Josh Robinson, RB
Junior quarterback Dak Prescott is the Heisman Trophy favorite midway through the season, but tailback Josh Robinson also will play an integral role in No. 1 MSU’s hopes for a victory in Lexington, Kentucky.
Kentucky is ninth overall in the Southeastern Conference in total defense. The Wildcats rank third in the SEC in passing yards per game and are fifth nationally with 12 interceptions. But the Wildcats rank 11th in the league in rushing yards per game.
Enter Prescott and Robinson, the driving forces behind a ground game that has posted 1,586 yards through six games, good for second in the conference. Robinson is second in the SEC with 689 rushing yards, and he is poised to inherit the conference lead from Georgia tailback Todd Gurley, who is suspended indefinitely. Robinson also has eight touchdowns. Prescott (eight touchdowns) is fifth in the league with 576 rushing yards.
Against Kentucky, Robinson should get plenty of opportunities against a defense that has allowed a 100-yard rusher in three of its four conference games. LSU rushed for a season-high 303 yards and averaged 6.49 yards per carry last week in a 41-3 victory against Kentucky.
WHAT MUST IMPROVE
Though it hasn’t been a consistent problem this season, the Bulldogs can’t afford another four-turnover performance. In a 38-23 win against No. 2 Auburn two weeks ago, then-No. 3 MSU worked around turnovers on four-straight possessions in the second quarter, miscues that turned a 21-0 lead into a 21-13 advantage. While only two of the turnovers — interceptions from quarterback Dak Prescott — were committed by the offense (the other two came on special teams), cleaning up the mistakes was part of coach Dan Mullen’s focus in the bye week.

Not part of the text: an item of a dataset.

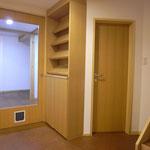 玄関ホール・猫ドア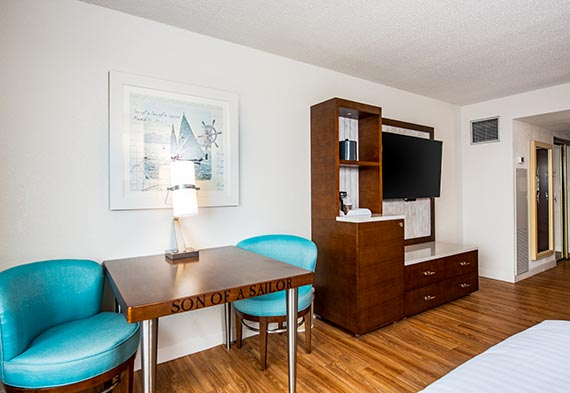 Guest Room Double Queen Rooms At Margaritaville Lake Resort Lake Of The Ozarks Missouri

“We’ve got a ton of weaknesses to work on,” Mullen said. “Too many mistakes, too man turnovers. We will get that cleaned up.”
STAT TO WATCH
The responsibility of gaining yards on the ground will fall to Prescott and Robinson. MSU could follow the blueprint LSU used last week against Kentucky. The Tigers ran the ball on 70 percent of their snaps, and freshman Leonard Fournette had a career game with 127 yards. Earlier this season, South Carolina tailback Mike Davis (183 yards) and Florida’s Matt Jones (157) had season-best totals.
LSU gashed the Wildcats for four runs of more than 20 yards and three of more than 30 yards. MSU is third in the SEC with 16 runs of more than 20 yards and fourth in the league with six carries of 30 yards or more.
Jameon Lewis, WR
MSU earned back-to-back victories against No. 6 Texas A&M and No. 2 Auburn without one of its most dependable weapons. Lewis, who entered his senior season as the SEC’s leading returning wide receiver, was scratched from the lineup minutes before the 48-31 victory against Texas A&M due to a lower leg injury, the same injury that kept him out of the Auburn game.
Against Kentucky a year ago, Lewis caught seven passes for 53 yards and a touchdown, ran once for a 22-yard touchdown, and had a 17-yard pass for a touchdown. “You’re talking about us getting back one of our most explosive players with the ball in his hands,” Mullen said of Lewis.
STRENGTHS VS. WEAKNESSES
For MSU’s offense, the strengths remain varied. The Bulldogs are one of the most balanced offense in the country. MSU has rushed for 1,586 yards, second in the SEC, and passed for 1,592 yards. MSU averages 529.7 yards per game, which is 15 yards better than any other SEC team.
Kentucky has been terrific against the pass, though not one of its previous four SEC opponents — Florida, LSU, Vanderbilt, Kentucky — is in the top half of the league in passing. The Wildcats have struggled against the run, which should give the Bulldogs an advantage up front.